シンプルで遊びやすい横スクロールシューティング

 本作はゲームとしては、オーソドックスな横スクロールシューティング。主人公は「イダテン」と「ベンテン」の2人のいずれかを選択してゲームをスタートする。2人の違いはメインショットの性能や溜め攻撃の違いなど。あとは男か女か、くらいだ。

 敵を倒すと出現するプロテインを取る事で自機のショットがパワーアップする。また、道中にはアドンとサムソンと呼ばれる2人の仲間が唐突に宙を浮いて待機しており、接触するとオプションとして共に戦いに参加するようになる。2人は無敵ではなく、壁に挟まれたり、一定のダメージを受けると、「アニキ……」と悲痛な声を上げて戦線から離脱するし、プロテインを取る事でパワーアップする事も可能だ。

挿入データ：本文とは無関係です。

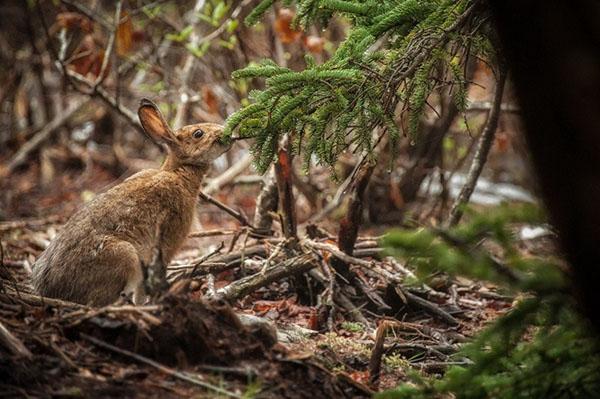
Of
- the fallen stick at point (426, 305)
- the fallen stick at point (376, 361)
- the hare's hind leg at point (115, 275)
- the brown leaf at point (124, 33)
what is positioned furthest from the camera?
the brown leaf at point (124, 33)

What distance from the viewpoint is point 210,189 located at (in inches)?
333

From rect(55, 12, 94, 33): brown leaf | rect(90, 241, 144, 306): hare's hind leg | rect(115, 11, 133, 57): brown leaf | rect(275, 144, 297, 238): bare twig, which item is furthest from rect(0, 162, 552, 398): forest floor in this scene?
rect(55, 12, 94, 33): brown leaf

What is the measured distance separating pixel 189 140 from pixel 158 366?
2640 mm

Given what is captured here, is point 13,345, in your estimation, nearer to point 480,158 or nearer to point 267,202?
point 267,202

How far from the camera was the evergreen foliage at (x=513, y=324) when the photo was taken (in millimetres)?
2609

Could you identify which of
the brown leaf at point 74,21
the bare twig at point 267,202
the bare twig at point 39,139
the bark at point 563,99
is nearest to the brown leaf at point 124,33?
the brown leaf at point 74,21

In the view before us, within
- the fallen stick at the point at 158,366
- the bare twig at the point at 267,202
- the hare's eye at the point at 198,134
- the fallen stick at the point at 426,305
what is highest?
the hare's eye at the point at 198,134

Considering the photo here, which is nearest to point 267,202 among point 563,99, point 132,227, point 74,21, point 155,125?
point 155,125

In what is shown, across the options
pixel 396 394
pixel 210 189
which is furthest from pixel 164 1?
pixel 396 394

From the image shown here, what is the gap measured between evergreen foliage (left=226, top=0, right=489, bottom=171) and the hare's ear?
142cm

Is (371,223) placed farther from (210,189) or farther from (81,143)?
(81,143)

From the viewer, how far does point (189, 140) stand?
18.5 feet

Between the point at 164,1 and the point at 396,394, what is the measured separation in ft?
22.2

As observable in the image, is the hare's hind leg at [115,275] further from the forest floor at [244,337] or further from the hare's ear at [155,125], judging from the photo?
the hare's ear at [155,125]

 操作はオーソドックスで、カーソルで移動し、IIボタンでメインショット、Iボタンで範囲内の敵にダメージを与えるボムを発射。メインショットはターボパッドじゃなくても、押したままで連射となるほか、一定時間押してから離す事で溜め攻撃も行なえる。溜め攻撃はイダテンとオプションのアドン、サムソンは「メンズビーム」と呼ばれる極太のレーザーを発射する。ベンテンの場合のみ、前方の広範囲に弾を拡散する「スプラッシュビーム」を放出する。

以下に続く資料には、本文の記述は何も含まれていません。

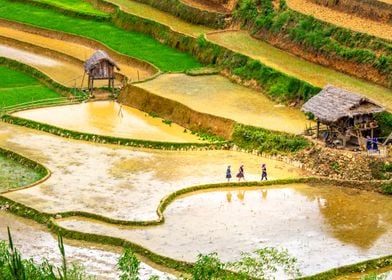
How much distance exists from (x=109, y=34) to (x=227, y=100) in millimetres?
12080

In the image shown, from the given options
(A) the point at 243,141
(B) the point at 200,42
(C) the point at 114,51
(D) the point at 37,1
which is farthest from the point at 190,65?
(D) the point at 37,1

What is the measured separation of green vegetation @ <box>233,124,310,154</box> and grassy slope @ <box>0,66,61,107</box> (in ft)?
32.8

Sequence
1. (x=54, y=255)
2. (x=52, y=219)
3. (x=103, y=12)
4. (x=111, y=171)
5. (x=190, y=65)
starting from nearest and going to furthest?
1. (x=54, y=255)
2. (x=52, y=219)
3. (x=111, y=171)
4. (x=190, y=65)
5. (x=103, y=12)

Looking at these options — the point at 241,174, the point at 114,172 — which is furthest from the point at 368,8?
the point at 114,172

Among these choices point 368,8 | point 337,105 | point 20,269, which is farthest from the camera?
point 368,8

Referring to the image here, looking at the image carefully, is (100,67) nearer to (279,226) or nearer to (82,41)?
(82,41)

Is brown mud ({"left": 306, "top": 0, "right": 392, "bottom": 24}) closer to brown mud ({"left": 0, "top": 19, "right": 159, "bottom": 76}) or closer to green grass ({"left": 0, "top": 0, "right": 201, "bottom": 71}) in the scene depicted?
green grass ({"left": 0, "top": 0, "right": 201, "bottom": 71})

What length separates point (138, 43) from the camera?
48.2 m

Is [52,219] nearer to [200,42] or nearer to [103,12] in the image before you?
[200,42]

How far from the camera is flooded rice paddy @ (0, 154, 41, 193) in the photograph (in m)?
32.7

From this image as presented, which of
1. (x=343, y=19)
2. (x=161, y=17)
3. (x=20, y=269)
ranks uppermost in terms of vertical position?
(x=343, y=19)

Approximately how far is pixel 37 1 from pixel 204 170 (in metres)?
25.0

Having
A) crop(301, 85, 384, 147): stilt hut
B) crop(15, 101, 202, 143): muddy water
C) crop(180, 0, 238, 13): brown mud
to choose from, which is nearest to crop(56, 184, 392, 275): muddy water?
crop(301, 85, 384, 147): stilt hut

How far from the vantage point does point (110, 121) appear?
127 feet
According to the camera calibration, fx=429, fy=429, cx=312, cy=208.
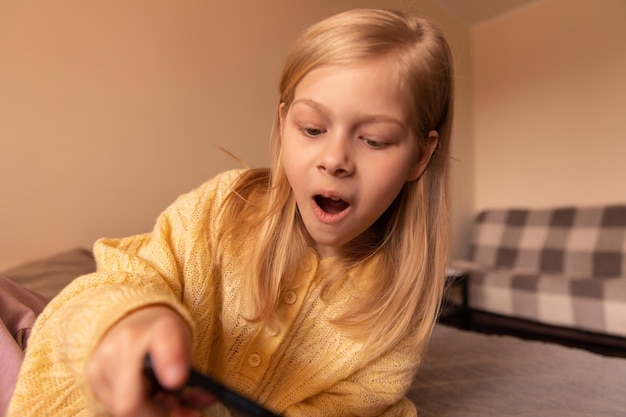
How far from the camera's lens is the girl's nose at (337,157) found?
0.52m

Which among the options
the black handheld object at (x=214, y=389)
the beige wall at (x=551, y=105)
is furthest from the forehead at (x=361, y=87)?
the beige wall at (x=551, y=105)

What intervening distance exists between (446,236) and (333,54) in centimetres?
37

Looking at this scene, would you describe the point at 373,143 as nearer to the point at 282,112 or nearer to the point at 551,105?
the point at 282,112

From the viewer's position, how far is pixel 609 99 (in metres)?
2.59

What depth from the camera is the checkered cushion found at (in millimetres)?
2043

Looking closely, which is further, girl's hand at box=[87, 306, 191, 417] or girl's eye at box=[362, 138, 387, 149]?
girl's eye at box=[362, 138, 387, 149]

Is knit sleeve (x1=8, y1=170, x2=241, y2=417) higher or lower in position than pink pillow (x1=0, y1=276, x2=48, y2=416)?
higher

 さらっと流したが気になるのは、やはり2体のオプション、アドンとサムソンだろう。2人の脳天にはメンズビームを発射するための穴が自然にあいているし、マッチョだし、そもそもオプションの分際で自機よりも先に力尽きたり、パワーアップアイテムのプロテインを取って強化もできるなど、ゲーム中の扱いはオプションであっても、全くオプションらしからぬ作りになっているのが面白いところ。クリア時のデモでも、生き残った方は堂々と主人公と肩を並べてポージングしながら飛んでいくビジュアルの存在感もすさまじい。

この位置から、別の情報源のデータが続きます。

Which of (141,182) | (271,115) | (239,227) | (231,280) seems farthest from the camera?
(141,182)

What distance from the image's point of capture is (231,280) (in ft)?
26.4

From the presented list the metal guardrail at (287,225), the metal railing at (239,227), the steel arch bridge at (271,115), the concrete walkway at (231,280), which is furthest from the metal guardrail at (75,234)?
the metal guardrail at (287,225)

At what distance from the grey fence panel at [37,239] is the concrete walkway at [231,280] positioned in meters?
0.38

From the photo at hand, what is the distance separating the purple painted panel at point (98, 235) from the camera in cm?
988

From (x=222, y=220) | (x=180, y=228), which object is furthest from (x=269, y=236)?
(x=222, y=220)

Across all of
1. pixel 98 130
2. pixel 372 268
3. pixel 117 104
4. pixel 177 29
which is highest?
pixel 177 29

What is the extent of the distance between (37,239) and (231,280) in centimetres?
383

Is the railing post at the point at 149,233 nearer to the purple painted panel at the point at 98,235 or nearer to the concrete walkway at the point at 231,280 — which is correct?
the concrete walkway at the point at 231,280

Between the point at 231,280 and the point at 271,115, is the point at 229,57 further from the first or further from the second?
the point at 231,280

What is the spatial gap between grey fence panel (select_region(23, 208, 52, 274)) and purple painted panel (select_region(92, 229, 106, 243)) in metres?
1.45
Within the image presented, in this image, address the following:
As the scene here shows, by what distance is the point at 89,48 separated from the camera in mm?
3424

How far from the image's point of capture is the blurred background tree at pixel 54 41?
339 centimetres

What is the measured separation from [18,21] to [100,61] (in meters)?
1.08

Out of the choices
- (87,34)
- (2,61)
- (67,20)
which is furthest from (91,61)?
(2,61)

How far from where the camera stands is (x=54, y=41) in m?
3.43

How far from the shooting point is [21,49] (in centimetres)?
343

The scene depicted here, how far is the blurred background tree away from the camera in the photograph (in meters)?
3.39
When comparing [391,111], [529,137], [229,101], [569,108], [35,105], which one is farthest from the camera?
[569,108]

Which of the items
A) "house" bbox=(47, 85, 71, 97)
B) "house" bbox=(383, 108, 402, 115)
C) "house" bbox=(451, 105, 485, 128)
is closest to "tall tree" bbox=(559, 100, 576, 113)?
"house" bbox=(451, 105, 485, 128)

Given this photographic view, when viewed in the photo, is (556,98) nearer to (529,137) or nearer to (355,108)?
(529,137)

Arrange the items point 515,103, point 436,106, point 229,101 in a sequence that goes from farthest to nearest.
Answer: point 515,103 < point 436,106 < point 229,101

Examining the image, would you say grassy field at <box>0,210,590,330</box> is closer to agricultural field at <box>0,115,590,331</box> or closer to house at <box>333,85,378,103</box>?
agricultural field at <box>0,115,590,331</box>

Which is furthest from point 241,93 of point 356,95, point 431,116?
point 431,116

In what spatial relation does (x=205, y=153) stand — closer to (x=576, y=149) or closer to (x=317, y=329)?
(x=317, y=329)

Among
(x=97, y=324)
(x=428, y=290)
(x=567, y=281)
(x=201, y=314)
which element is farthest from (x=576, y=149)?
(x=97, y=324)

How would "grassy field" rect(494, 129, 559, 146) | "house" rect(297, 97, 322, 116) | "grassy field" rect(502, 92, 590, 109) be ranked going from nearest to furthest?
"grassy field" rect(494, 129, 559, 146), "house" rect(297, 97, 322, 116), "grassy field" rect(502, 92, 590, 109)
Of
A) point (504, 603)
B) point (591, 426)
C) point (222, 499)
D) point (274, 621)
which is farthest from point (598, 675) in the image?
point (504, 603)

主人公のイダテンとアドン、サムソンは溜め攻撃としてメンズレーザーを発射する。ダメージも高く強力な攻撃だ
もう1人の主人公である、ベンテンは女性なので、スプラッシュビームを放出する。バランス的にはこちらの方が広範囲に攻撃できてうれしいかもしれないが、漢は黙ってメンズビーム3本発射が気持ちいい
オレンジ色の円筒の中央に青色の帯がかかったアイテムが本作で唯一のパワーアップアイテムにして筋肉の栄養源であるプロテイン
クリア時のデモ画像では、ポージングを決めて主人公とともに飛ぶアドンとサムソンが確認できる

 道中には実に独特の世界観の中で構築された、個性的なデザインの中ボスやステージボスが出現するので、これらを撃破して全5ステージを攻略していく。

 中でも個人的にはステージ3を推したい。というのも本ステージのボスは「戦闘列車」というキャラクターで、デザインの奇抜さは本作全体から見ると大した事はないのだが、ここでかかるBGM「ドイツ人ジャーマン」がもう本当に最高の1曲なので是非ここまでは頑張ってプレイしてゲームをプレイしながら聴いてみてほしい。

 音の話ついでに言うと、本作は爆発音が全体的にかなり派手めだ。道中の雑魚であってもいちいち派手な爆発音を立てて墜落していく。爆発音が派手でも、それに勝るとも劣らない印象を与えることができている本作のBGMはやっぱりタダモノではないと言える。

 なお、ステージ数が少ないのでは、という意見もあるかもしれないが、ほどよい難易度のため、クリアの敷居が低く、シューティングがあまり得意ではないという人でも、何度かトライすればクリアにこぎつけられる。

 さらにはPCエンジン miniには中断セーブ機能がある。ボス出現前などにセーブしておいて、相手の出方を見てから再度トライする事で事故率はかなり低下するはずだ。

ステージ1のボス紹介
ボス紹介の背景にいた青色のシルエットがステージ最後のボスとなる
サブ&マリンはステージ4の最後のボスだ。リーゼントの戦艦がサブで下の魚がマリン

 この独特の世界観は当時から賛否両論だったが、今回久しぶりに全ステージをプレイしてみて感じた事としては、やっぱりよくわからない。

 シリーズとして続編には「愛・超兄貴」もリリースされた。こちらは未プレイなので詳しい内容については不明だが、本作以上に個性的なタイトルに仕上がっていると聞いている。しかし残念ながらPCエンジン miniには収録されていない。

 一方で本作のサウンドトラック「超兄貴 -兄貴のすべて-」については未だに絶版になっておらず、普通に購入が可能だ。本作をプレイしてサントラにも興味を持った「アニキ」がいたら是非そちらの購入もおススメしたい。